NEW YORK WPP Group has prepared a new bid for Cordiant Communications Group as it races against the pairing of Publicis Groupe and hedge fund company Cerberus Capital Management to put the parent of Bates into bankruptcy, sources said.

The new bid will constitute WPP’s third proposal for troubled U.K. holding company CCG.

But Publicis, which intends to divide CCG’s assets with Cerberus as part of a pre-packaged bankruptcy deal, may have run into a snag with its plan.

Sources said a CCG client, believed to be handled by Bates, on Monday informed Publicis chief executive Maurice Levy that it intends to pull its business once the company is put into bankruptcy. Representatives from major Bates clients Pfizer and British American Tobacco, which also use some WPP shops for various assignments, declined comment.

One WPP scenario under consideration has J. Walter Thompson absorbing the much of the Pfizer business now at Bates, sources said. Bates’ domestic assignments from Pfizer include Sudafed, Benadryl, Rolaids, Zantac, Ben Gay, Cortizone, Neosporin and Visine.

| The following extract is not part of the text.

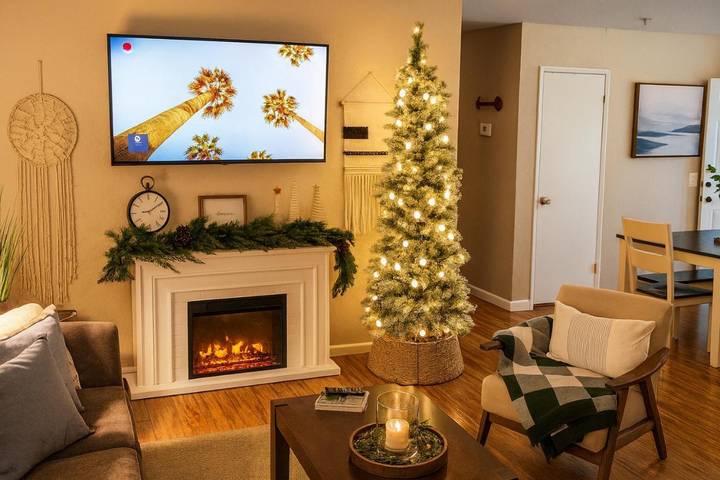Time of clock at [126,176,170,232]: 9:09
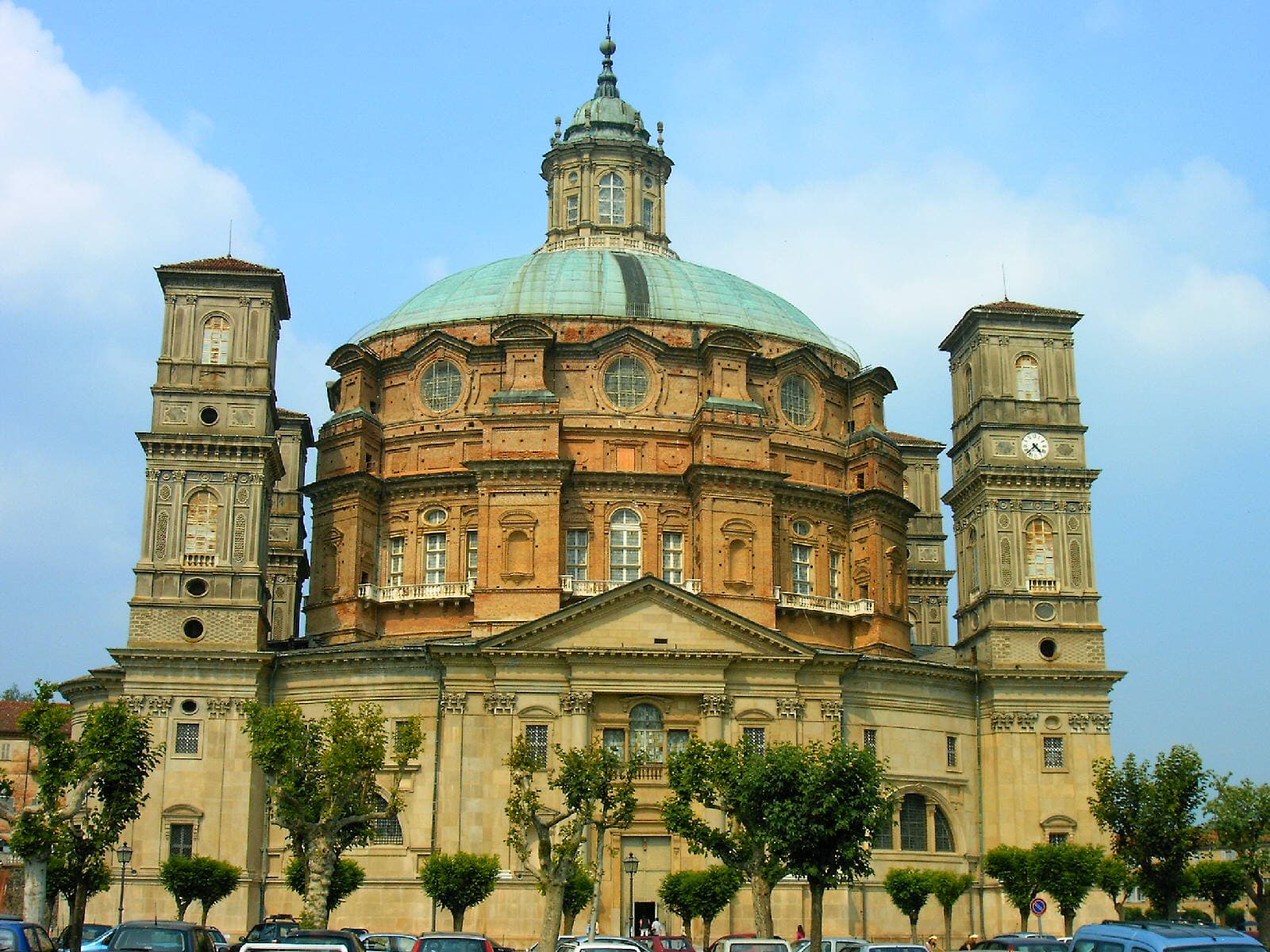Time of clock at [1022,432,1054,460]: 4:37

It also works on two Pfizer products outside the U.S.: Remegel and Mylanta.

WPP’s OgilvyOne would most likely be the beneficiary of Bates’ BAT business since the agency recently joined the company’s roster, handling Pall Mall, sources said. Publicis’s Leo Burnett agency handles BAT’s rival Marlboro, Philip Morris’s tobacco flagship.

Also on Monday, CCG asked that its shares be suspended in trading on the London Stock Exchange, pending “clarification of the company’s financial position,” according to a statement from the company.

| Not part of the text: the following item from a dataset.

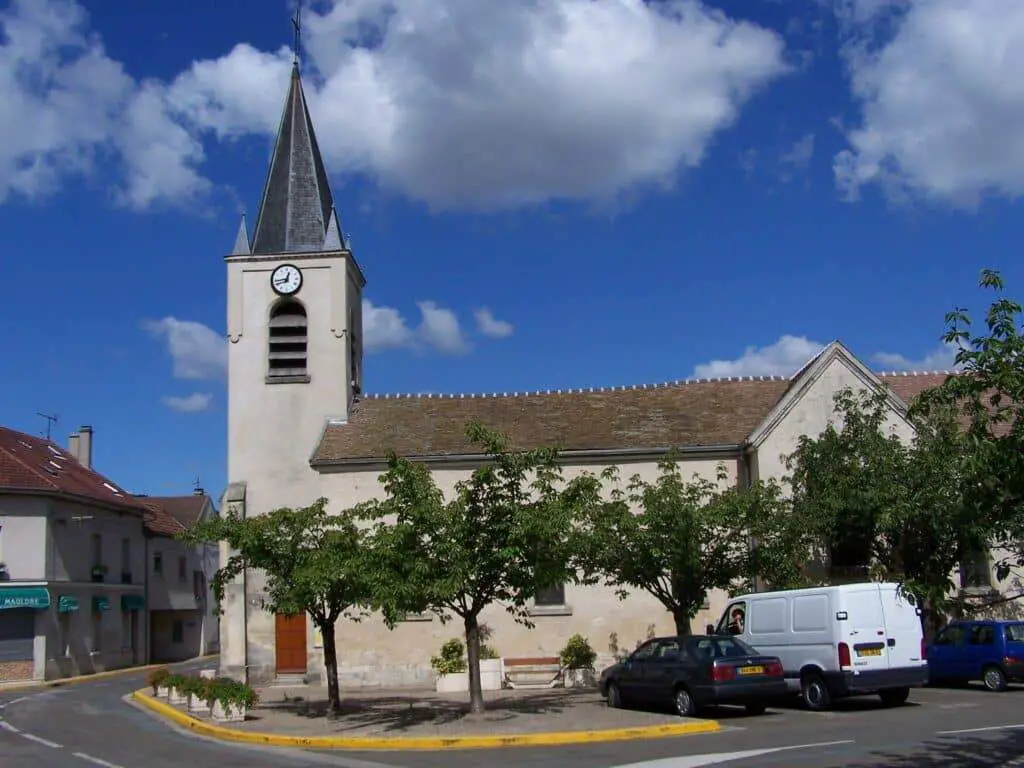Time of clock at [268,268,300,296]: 12:43
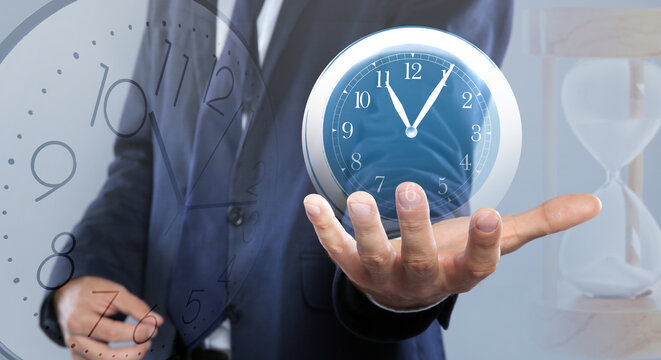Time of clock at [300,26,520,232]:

It was expected that the battle for control of CCG would move to the U.K.’s High Court on Monday, where Publicis would seek the bankruptcy decree. CCG’s bankers met to consider the revised proposal from WPP, which offers more favorable terms for the bankers, rather than a higher overall bid, sources said.

The latest round of developments follows a weekend of maneuvers during which Levy sought to get the upper hand in winning control of CCG. After it became apparent he would seek the bankruptcy move Monday, WPP responded with a “materially” improved offer Sunday. The company wouldn’t disclose the changes. Originally, WPP had made a bid valued at $428 million, composed of a $411 million for Cordiant bonds and $17 million for the company’s equity. Currently, the company is working on an “alternative” offer, which is not expected to be higher in value.

Under its proposed division of CCG assets, Publicis would likely receive the 25 percent stake in Zenith Optimedia, Bates and 141 marketing services. Cerberus, which holds a controlling stake in CCG’s senior debt, would take Healthworld.

This story updates an item posted earlier today.